Validation. Lastly, we validated our model via iterative feature removal, i.e., we removed one of features from the combined p=86 of the \(X\) and \(Y\) sets, ran the CCA, and compared the derived canonical correlation coefficients. This procedure leveraged the CCA property that each variable relates to all other variables in both sets: if the model is stable, canonical correlation estimates will remain similar; if unstable, estimate will vary widely. Values were similar across all iterations, suggesting that our model is stable (Supplementary Figure 3).

Exploratory analysis. Though increasing evidence suggests that neurocognition and social cognition are dimensional constructs on which HC and SSD fall along a continuum, as opposed to discrete classes, we were curious to verify that HC and SSD participants exhibited a complementary pattern of correlation within or between \(X\) and \(Y\) sets. We observed that their respective \(R_{xx}\), \(R_{yy}\), and \(R_{xy}\) matrices are very similar across HC and SSD populations.

Discussion

Summary. We performed a CCA on a large \(X\) set of white matter tracts, and a small \(Y\) set of neurocognitive and social cognitive variables, across 162 participants along the HC-SSD spectrum. CCA no significant relationship between these sets, though CCA scores on the first canonical function were highly correlated, \(R_c\)=.866. Thus, it appears that the structural integrity of white matter tracts is generally predictive of neurocognitive and social cognitive ability. However, evaluating the strength of correlations between \(X\) and \(Y\) sets suggests that no particular variables within each set contributed uniquely to the correlation. This may be an upshot of other features of the data distributions (e.g., non-normality), and/or derivation (e.g., pre-processing).
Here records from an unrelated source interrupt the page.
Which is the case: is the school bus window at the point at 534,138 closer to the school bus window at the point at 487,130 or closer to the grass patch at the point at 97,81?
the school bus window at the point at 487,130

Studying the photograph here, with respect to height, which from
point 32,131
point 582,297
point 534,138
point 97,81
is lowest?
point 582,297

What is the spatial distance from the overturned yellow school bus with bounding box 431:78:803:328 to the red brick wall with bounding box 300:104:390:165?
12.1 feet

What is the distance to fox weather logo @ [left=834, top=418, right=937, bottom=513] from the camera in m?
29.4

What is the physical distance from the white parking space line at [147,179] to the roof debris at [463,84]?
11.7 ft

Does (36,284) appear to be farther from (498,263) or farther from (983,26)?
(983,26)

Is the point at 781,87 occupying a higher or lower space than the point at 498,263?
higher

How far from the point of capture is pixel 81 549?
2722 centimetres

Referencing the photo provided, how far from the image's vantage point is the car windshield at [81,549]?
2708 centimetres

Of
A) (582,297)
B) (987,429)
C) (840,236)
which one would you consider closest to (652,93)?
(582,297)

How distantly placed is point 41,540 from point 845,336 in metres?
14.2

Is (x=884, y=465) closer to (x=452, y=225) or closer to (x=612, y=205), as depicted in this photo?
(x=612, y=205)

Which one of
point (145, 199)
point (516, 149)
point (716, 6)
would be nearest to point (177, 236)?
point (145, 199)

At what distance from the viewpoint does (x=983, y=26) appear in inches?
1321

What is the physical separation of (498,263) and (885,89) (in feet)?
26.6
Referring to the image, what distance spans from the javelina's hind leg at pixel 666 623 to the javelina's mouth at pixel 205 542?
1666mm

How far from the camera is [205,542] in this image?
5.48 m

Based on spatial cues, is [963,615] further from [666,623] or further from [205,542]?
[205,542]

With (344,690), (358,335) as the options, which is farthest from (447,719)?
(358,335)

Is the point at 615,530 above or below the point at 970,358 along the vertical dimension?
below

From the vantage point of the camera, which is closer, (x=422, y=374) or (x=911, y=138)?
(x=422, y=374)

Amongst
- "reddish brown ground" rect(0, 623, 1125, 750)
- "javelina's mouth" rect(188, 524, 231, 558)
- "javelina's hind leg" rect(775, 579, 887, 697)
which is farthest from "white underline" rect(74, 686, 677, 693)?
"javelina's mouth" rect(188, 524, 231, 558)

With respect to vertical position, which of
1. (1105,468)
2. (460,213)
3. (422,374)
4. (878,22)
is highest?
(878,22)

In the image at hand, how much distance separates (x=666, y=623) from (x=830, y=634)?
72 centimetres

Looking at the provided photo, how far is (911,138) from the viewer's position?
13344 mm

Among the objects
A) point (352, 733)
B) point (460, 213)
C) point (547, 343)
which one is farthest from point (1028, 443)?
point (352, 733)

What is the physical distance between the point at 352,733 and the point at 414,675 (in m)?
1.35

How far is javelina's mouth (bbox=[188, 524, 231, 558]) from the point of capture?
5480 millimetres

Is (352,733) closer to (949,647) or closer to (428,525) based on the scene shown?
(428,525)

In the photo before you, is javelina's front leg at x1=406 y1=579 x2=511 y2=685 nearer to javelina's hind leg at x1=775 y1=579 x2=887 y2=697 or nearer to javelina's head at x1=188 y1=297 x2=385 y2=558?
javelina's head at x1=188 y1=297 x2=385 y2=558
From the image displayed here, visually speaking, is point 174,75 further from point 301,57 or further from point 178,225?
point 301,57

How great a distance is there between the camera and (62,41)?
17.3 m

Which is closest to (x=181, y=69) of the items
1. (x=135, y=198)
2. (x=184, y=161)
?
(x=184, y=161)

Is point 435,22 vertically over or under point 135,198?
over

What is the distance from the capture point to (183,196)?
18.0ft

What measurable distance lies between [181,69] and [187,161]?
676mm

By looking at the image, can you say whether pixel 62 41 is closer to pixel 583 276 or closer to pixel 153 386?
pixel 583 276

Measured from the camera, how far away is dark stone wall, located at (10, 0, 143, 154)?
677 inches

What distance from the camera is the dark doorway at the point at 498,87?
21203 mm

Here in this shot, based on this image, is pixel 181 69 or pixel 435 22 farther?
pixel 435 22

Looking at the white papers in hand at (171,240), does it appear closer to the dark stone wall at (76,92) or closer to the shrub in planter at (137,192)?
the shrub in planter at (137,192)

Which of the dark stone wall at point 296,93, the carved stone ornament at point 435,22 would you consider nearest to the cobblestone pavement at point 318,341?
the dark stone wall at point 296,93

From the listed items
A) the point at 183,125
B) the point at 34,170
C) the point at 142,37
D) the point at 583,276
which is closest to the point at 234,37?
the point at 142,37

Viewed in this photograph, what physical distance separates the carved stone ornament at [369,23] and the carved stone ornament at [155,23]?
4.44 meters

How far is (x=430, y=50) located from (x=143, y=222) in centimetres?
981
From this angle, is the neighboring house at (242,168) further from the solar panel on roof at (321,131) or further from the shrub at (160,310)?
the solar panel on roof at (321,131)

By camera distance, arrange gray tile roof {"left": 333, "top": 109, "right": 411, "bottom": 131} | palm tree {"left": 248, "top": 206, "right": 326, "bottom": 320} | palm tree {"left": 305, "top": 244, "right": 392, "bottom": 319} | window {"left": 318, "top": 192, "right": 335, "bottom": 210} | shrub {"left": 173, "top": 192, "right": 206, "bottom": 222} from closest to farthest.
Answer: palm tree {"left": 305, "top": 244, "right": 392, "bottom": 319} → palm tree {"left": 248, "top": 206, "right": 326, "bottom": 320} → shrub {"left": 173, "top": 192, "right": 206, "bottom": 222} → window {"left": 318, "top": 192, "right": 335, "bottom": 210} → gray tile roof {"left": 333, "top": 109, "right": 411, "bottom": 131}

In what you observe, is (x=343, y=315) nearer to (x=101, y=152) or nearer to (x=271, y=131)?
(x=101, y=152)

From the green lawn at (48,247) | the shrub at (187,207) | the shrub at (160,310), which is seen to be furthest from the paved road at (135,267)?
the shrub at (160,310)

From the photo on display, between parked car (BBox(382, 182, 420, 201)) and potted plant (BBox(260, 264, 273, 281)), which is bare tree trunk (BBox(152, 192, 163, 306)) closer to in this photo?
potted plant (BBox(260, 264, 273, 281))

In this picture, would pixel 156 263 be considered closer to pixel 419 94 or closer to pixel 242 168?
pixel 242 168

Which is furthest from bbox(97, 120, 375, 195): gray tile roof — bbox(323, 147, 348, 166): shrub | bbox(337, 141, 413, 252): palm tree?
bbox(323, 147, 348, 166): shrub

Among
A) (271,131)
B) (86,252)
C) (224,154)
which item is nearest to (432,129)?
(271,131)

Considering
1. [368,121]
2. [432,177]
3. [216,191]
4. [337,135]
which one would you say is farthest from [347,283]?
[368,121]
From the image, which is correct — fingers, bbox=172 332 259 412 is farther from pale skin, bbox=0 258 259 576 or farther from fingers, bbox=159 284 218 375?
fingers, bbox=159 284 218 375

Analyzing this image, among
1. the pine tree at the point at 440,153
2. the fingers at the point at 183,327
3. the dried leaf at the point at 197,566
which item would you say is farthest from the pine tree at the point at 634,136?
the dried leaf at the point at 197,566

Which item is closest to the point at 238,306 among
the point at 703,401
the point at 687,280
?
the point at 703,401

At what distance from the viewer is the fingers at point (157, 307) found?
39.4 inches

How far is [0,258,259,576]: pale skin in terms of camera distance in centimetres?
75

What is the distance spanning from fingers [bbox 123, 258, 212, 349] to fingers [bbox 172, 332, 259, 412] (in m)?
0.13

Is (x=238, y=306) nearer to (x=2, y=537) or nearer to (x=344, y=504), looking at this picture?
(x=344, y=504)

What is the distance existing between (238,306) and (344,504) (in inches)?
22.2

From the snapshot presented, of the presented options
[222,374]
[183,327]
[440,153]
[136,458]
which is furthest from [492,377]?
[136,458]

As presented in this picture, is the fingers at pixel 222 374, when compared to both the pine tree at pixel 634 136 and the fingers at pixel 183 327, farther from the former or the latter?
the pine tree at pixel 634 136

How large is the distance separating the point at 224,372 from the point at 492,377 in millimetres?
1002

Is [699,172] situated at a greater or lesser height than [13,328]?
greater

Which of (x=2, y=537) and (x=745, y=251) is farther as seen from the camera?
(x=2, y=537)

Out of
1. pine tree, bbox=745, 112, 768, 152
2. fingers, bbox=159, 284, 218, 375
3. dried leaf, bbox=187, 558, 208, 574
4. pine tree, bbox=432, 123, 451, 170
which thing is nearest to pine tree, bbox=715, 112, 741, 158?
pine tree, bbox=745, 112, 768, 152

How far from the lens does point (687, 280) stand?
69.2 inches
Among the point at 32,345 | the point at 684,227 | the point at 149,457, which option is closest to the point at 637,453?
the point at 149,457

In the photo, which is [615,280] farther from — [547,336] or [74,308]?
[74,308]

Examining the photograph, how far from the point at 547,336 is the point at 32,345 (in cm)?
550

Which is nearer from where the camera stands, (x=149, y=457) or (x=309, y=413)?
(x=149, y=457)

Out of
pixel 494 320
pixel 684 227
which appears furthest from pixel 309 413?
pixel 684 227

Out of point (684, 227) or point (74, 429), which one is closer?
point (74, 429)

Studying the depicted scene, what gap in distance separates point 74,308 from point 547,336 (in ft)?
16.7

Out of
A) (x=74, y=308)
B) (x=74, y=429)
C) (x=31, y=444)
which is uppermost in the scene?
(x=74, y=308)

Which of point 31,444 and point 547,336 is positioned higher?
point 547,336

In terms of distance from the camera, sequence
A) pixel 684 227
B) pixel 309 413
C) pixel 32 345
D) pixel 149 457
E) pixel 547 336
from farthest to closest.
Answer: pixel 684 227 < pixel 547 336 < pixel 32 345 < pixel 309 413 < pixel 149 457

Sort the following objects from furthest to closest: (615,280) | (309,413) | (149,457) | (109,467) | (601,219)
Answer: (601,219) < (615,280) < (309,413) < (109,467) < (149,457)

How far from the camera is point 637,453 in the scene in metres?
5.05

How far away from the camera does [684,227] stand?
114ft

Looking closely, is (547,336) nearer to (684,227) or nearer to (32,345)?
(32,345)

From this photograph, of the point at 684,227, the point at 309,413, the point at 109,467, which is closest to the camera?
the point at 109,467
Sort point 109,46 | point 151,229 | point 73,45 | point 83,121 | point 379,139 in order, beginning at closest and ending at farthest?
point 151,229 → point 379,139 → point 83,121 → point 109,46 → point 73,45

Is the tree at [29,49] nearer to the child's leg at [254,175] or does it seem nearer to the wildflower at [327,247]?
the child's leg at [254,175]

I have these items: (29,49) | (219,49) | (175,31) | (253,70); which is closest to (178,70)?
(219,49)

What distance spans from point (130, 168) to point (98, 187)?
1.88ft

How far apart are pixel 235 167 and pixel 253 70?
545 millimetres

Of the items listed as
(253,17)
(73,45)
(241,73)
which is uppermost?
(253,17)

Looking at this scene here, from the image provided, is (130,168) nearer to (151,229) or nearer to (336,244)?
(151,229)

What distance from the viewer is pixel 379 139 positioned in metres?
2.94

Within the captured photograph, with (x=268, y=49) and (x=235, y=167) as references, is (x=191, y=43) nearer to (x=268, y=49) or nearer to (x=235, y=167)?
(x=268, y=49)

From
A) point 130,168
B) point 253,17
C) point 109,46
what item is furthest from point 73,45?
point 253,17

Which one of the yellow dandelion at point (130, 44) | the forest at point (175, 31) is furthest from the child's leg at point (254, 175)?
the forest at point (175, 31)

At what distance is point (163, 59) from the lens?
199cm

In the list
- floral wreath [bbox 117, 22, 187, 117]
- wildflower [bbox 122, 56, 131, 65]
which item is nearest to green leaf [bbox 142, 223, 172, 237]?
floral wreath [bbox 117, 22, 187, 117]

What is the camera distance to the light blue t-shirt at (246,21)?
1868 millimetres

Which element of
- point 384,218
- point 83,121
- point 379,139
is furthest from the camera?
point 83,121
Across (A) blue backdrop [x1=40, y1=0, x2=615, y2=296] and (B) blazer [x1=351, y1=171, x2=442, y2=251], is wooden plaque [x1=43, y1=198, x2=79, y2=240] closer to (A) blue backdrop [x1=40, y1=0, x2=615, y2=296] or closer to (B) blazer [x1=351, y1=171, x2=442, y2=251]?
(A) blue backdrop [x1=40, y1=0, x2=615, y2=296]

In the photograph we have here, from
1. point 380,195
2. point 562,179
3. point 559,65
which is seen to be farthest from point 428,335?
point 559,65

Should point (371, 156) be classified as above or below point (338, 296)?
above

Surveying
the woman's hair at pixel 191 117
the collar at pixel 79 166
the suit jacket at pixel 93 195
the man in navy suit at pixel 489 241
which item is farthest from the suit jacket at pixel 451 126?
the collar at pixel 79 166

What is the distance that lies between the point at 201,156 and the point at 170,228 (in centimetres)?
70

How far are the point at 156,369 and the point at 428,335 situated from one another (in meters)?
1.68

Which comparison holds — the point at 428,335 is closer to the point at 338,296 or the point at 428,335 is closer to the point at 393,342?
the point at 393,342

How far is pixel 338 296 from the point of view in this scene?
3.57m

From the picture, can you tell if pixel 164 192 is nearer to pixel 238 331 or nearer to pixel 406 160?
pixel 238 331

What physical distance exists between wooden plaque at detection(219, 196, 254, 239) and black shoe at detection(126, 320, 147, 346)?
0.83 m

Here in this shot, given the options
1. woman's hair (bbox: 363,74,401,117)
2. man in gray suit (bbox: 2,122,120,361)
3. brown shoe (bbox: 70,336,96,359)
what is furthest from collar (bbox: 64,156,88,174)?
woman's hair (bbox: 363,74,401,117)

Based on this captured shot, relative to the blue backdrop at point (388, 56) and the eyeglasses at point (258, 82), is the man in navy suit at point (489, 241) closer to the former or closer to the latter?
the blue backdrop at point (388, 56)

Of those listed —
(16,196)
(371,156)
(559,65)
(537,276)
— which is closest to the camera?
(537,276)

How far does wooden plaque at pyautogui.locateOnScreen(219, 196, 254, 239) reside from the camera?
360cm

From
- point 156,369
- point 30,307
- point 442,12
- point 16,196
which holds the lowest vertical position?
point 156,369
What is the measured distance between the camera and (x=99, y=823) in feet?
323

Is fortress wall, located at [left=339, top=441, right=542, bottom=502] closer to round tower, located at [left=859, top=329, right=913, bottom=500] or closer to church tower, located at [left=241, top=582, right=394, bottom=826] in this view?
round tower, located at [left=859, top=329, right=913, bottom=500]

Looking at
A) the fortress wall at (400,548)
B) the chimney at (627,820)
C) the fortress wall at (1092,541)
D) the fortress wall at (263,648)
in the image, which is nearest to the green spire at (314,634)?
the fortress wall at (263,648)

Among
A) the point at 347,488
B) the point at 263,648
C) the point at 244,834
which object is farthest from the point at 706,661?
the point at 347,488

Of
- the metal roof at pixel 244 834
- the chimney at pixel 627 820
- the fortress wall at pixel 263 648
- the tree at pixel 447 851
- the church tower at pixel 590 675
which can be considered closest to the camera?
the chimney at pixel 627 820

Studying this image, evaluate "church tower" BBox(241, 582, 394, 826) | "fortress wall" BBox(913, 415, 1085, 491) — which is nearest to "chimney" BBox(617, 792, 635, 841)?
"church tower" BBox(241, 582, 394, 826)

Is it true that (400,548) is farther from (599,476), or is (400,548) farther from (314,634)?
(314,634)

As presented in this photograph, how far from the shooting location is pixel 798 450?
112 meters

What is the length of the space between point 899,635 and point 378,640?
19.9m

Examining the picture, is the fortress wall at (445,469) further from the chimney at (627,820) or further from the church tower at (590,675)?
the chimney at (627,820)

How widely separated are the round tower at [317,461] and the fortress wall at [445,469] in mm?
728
The null results of the present analysis are also a consequence of the number of features included in the \(X\) set. By way of contrast, we ran an otherwise comparable analysis with just six brain features (bilateral AF, UF, and ILF) and found one significant component, λ=.397, F(48, 382.93)=1.65, p=.006, with a large magnitude, \(R_c\)=.571. In that analysis, examination of structure coefficients (\(r_s\)) (which reveal the correlation between a given variable and the synthetic set to which it belongs, irrespective of the contribution of other variables) for the \(X\) set revealed that FA values in the right ILF contributed most highly (\(r_s\)=.832), followed by the left ILF (\(r_s\)=.509) and right AF (\(r_s\)=.464). In contrast, the left AF and right UF made modest contributions, and the left UF a negligible contribution, suggesting these tracts may not be very strongly related to the synthetic variable combining neurocognition and social cognition. In that analysis, examination of the \(Y\) set also showed some very high structure coefficients. Specifically, the social cognition variables (in that analysis, represented by Simulation (\(r_s\)=.911) and Mentalizing (\(r_s\)=.943) factor scores; Oliver, 2018), made substantive contributions. Additionally, four of six neurocognition variables made large contributions: Processing speed (\(r_s\)=.593), Working memory (\(r_s\)=.512), Verbal learning (\(r_s\)=.547), and Visual learning (\(r_s\)=.489). All of the \(Y\) set structure coefficients had the same sign, indicating that all variables are positively related. The Attention & vigilance and Problem solving factors did not reveal high structure coefficients, suggesting that those factors were not strongly related to white matter integrity in the included tracts, and also provided evidence that neurocognition has multidimensional representation in the brain, as well as behaviour.

Conclusion

We used the multivariate technique CCA to uncover links between integrity of white matter microstructure (operationalized as FA) and domains of neurocognition and social cognition. To the best of our knowledge, this is the first study to examine how tracts implicated in social cognition may also subserve select facets of neurocognition, in a large sample of SSD and HCs.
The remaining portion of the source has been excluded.